The fallopian tube is 10-12 cm in length, extends from the ovaries to the uterus and has four parts from medial to lateral side: Intramural, isthmic, ampullary and fimbrial. Its main function is to transport the ovum from ovary to the uterus.[1] The accessory fallopian tubes are congenital and developmental Mullerian duct abnormality of the fallopian tube.[12] These are non-patent cylindrical structured attached to the ampullary part of a normal-sized tube. The accessory fallopian tubes are one of the main contributory factors of infertility as their fimbria pick the ovum instead of fimbria ovarica of normal tube.[23] Ectopic pregnancy, cystic swelling and pyosalpinx are other complications related to accessory fallopian tubes.[4-6] Accessory fallopian tubes are rare developmental anomalies resulting from bifurcation of cranial ends of Mullerian ducts, which normally develops into fallopian tube.[7] Knowledge of such rare variations in the fallopian tube is essential for gynecologists in the treatment of infertility and pelvic inflammatory diseases.

CASE REPORT

We found duplication of fallopian tube on right side in a 34-year-old female cadaver during routine dissection of medical undergraduate students in our department. The accessory tube was attached to the ampullary portion of the right main fallopian tube and was tortuous in nature. The lateral end showed presence of fimbria similar to that of main tube. Histologically, the lumen of accessory tube was obliterated at its junction with the main tube. The right ovary was enlarged and polycystic in nature. On the left side, the fallopian tube and ovary was observed as normal [Figure 1].

Figure 1

Partial accessory fallopian tube was observed on right side which was arising from the ampullary portion of main fallopian tube. Black arrow – main fallopian tube, white arrow – accessory fallopian tube

DISCUSSION

The incidence of duplication of fallopian tube was first described by Krossman et al. in 1894 in 4-10% of all women. Since then, many authors reported the anatomy, histology and pathogenesis of accessory fallopian tubes illustrated in Table 1.[3]

Table 1

Comparison between studies on the percentage of prevalence of accessory fallopian tube

Beyth and Kopolovic discussed the phenomenon of infertility in patients having accessory fallopian tube. They emphasized on the fact that the ova may be captured by the fimbria of this accessory tube in spite of the main fallopian tube.
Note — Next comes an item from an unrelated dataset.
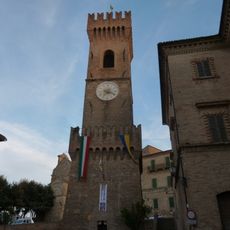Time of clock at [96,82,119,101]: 7:18
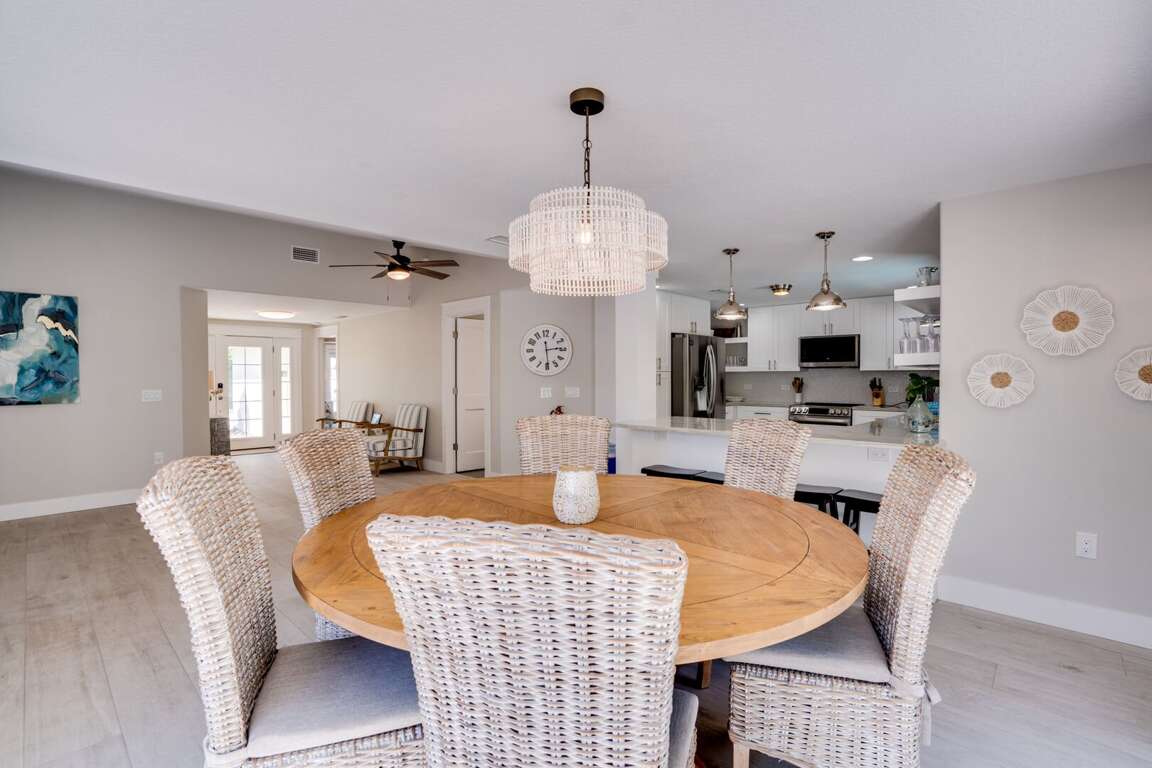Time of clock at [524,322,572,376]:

And as the accessory tube is obliterated at its attachment with the main tube, the ova is wasted leading to infertility.[3] In case fertilization occurs, this leads to ectopic pregnancy, another life-threatening complication.[6] Pyosalpinx in left accessory fallopian tube was briefly described by Macnaughton almost a century ago. The torsion of the right fallopian tube is more common, because the left tube is fixed in the left hemipelvis by the sigmoid colon and mesentery.[1] Ectopic pregnancy within the accessory tube leading to excessive bleeding and surgical intervention is widely described in literature.[4]

Hence, all the patients of infertility should be screened to rule out the presence of accessory fallopian tube and if encountered should be removed microsurgically to prevent emergency and further life-threatening consequences.